# [Fragmento]
Alatriste es un supervivien
te, un guerrero -un buen guerrero profesional- que sobrevive en el multinacional "ejército católico" de S. M., en un momento en que el número de soldados españoles en Flandes -la temible infantería de las Españas, en la que los españoles eran una minoría que combatía siempre junta y no se rendía jamás- dependía en buena medida de las fluctuaciones de la economía castellana y de una curva de salarios que quedaba desbordada por los precios y que obligaba a aceptar el oficio de soldado, como estudió excelentemente G. Parker. Pues hay que recordar que España, en palabras de Díez del Corral, "era un país con vocación guerrera y capaz de movilizar para llevar a cabo sus empresas bélicas gentes de las más variadas nacionalidades de Europa, pero justamente porque no era una 'sociedad militar' en el sentido estricto del término", como podía ser la Suecia de Gustavo Adolfo y Carlos XI y poco después en los casos de Prusia y Rusia, la población española no estaba organizada para fines de reclutamiento militar. Por ello precisamente algunos arbitristas de la época estimaban ya que la declinación de la monarquía hispánica, bajo el Gobierno de los últimos Austrias, se debía al poco entusiasmo militar de sus monarcas: "Se ha cambiado la espada por la pluma... y así vamos", se decía críticamente. Y el juicio que se dio de Felipe IV en el siglo siguiente, por contraste con el ímpetu guerrero de Felipe V, "el Animoso", era tremendamente negativo, incluso en un escritor como León de Arroyal que en sus Cartas al conde de Llerena seguía estimando que la falta de espíritu bélico del monarca y sus inclinaciones por la música, la pintura, los libros, la poesía, "mientras que la monarquía ardía en guerras y turbación" era motivo para considerarle muy por debajo del título de Grande que se le quiso dar. El ejemplo de los monarcas arrastraba a toda la sociedad.

[Datos almacenados]
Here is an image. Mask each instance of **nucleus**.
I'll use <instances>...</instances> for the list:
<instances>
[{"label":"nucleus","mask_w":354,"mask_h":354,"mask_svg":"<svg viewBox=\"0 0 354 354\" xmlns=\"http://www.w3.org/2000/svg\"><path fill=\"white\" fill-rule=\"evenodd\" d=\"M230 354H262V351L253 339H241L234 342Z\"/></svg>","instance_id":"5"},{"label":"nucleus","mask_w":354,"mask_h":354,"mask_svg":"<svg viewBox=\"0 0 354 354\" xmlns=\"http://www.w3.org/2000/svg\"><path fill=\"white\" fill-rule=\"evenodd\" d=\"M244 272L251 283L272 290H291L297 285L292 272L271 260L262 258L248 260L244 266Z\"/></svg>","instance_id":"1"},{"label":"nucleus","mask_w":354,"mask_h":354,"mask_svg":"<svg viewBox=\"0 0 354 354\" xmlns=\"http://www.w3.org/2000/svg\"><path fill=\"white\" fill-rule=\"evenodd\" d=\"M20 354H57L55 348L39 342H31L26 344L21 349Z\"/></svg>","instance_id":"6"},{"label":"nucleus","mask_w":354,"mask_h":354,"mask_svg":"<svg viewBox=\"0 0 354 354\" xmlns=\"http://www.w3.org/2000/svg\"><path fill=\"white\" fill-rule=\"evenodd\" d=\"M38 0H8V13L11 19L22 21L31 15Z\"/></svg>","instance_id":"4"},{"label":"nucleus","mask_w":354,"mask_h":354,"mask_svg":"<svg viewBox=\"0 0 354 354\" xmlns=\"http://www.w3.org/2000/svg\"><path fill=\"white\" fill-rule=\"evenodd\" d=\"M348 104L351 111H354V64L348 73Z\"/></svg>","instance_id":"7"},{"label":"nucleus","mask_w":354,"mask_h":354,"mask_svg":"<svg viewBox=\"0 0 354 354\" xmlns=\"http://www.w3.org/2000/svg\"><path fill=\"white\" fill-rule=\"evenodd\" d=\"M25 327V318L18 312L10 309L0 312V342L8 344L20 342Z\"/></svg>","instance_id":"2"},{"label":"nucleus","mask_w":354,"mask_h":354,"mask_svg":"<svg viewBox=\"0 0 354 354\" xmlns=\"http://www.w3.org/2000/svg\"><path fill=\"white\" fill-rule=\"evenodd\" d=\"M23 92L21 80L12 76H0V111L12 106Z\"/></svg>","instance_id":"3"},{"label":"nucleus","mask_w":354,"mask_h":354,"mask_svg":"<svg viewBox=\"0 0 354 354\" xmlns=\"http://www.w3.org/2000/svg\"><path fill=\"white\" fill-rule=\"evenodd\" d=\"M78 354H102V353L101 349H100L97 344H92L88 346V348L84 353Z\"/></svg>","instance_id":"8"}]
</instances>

# [Enunciado 1]
En el fragmento sobre Alatriste, ¿con qué sobrenombre se menciona a Felipe V?
# [Enunciado 2]
Prosigue el fragmento sobre Alatriste a partir de su última oración.

# [Resultado 1]
"El Animoso".

# [Resultado 2]
En las relaciones entrecruzadas o fronterizas que en ocasiones se establece entre la novela y la historia, la popularidad del Alatriste de Pérez-Reverte es resultado de un cruce feliz entre saber contar una historia, disfrutándola, y por ello haber sabido crear vida y no simplemente copiar o inventar pasados históricos. Los personajes pueden ser ficticios, pero no lo son ni sus sentimientos ni el sentido de los hechos de su entorno. Como decía un personaje de Thornton Wilder: "Nada es como se cuenta, pero todo es verdad". El mundo de los seres humanos está lleno de personajes literarios, tan importantes para la mentalidad y el imaginario social como los históricos. Alatriste es para nosotros uno de ellos.
Carmen Iglesias es académica de las Reales Academias Española y de la Historia.